**Task brief**
Return exactly, and only, the lines from the line containing "United States, site archbold_FL-20." through the final line of the records below, both included.

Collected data
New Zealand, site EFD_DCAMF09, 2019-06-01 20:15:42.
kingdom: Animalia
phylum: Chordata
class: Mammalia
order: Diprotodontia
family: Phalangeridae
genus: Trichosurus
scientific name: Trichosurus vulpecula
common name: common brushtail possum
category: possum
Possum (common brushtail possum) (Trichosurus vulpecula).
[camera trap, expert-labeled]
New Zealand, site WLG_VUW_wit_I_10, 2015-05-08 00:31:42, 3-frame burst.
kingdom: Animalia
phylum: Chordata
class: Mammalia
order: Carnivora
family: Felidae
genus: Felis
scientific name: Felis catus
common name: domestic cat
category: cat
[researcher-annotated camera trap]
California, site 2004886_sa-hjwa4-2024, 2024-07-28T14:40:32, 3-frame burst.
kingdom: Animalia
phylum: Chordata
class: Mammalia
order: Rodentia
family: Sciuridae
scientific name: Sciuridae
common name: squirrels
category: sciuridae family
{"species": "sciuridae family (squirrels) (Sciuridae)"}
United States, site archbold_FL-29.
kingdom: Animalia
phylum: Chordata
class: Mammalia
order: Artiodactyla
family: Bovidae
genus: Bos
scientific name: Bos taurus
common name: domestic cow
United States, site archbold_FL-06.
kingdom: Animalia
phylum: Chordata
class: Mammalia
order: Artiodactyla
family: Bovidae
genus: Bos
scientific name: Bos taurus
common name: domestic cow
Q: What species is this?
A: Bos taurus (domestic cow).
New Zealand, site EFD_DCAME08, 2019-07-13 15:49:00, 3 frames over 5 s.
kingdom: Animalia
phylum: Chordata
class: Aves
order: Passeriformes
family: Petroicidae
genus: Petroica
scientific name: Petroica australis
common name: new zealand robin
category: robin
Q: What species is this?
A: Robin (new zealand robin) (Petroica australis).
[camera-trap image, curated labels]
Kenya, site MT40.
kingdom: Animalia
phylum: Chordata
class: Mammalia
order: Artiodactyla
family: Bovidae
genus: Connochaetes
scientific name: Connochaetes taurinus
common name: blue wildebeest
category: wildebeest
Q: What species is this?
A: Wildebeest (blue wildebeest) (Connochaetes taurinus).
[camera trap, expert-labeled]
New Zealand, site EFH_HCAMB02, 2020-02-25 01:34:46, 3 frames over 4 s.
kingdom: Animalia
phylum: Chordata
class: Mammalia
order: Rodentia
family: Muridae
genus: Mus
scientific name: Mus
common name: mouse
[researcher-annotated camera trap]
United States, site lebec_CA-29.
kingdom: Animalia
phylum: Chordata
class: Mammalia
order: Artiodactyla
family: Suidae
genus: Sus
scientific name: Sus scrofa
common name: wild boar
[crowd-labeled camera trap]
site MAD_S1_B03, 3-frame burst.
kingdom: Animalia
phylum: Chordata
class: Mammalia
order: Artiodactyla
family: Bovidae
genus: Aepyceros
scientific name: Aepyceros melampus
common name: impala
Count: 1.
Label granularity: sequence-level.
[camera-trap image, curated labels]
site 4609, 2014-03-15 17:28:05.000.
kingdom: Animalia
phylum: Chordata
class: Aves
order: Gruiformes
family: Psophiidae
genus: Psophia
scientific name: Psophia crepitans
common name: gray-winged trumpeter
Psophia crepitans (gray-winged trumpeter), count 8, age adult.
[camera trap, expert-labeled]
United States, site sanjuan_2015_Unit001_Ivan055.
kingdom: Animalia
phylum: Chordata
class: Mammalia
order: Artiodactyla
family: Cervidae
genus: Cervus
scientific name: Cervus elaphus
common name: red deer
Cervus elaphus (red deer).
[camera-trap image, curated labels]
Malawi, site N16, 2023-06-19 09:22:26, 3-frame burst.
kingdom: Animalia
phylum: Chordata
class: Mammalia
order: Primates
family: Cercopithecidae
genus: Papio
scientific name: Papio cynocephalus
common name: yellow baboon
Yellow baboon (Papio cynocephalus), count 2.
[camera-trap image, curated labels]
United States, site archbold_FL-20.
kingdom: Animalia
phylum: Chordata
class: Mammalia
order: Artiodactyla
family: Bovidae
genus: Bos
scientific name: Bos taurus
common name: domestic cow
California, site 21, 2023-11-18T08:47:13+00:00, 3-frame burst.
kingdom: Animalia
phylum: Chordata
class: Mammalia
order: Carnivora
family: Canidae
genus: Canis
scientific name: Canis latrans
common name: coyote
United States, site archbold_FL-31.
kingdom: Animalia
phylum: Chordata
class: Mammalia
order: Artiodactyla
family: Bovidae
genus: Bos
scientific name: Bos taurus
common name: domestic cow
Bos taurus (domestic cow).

**Output**
United States, site archbold_FL-20.
kingdom: Animalia
phylum: Chordata
class: Mammalia
order: Artiodactyla
family: Bovidae
genus: Bos
scientific name: Bos taurus
common name: domestic cow
California, site 21, 2023-11-18T08:47:13+00:00, 3-frame burst.
kingdom: Animalia
phylum: Chordata
class: Mammalia
order: Carnivora
family: Canidae
genus: Canis
scientific name: Canis latrans
common name: coyote
United States, site archbold_FL-31.
kingdom: Animalia
phylum: Chordata
class: Mammalia
order: Artiodactyla
family: Bovidae
genus: Bos
scientific name: Bos taurus
common name: domestic cow
Bos taurus (domestic cow).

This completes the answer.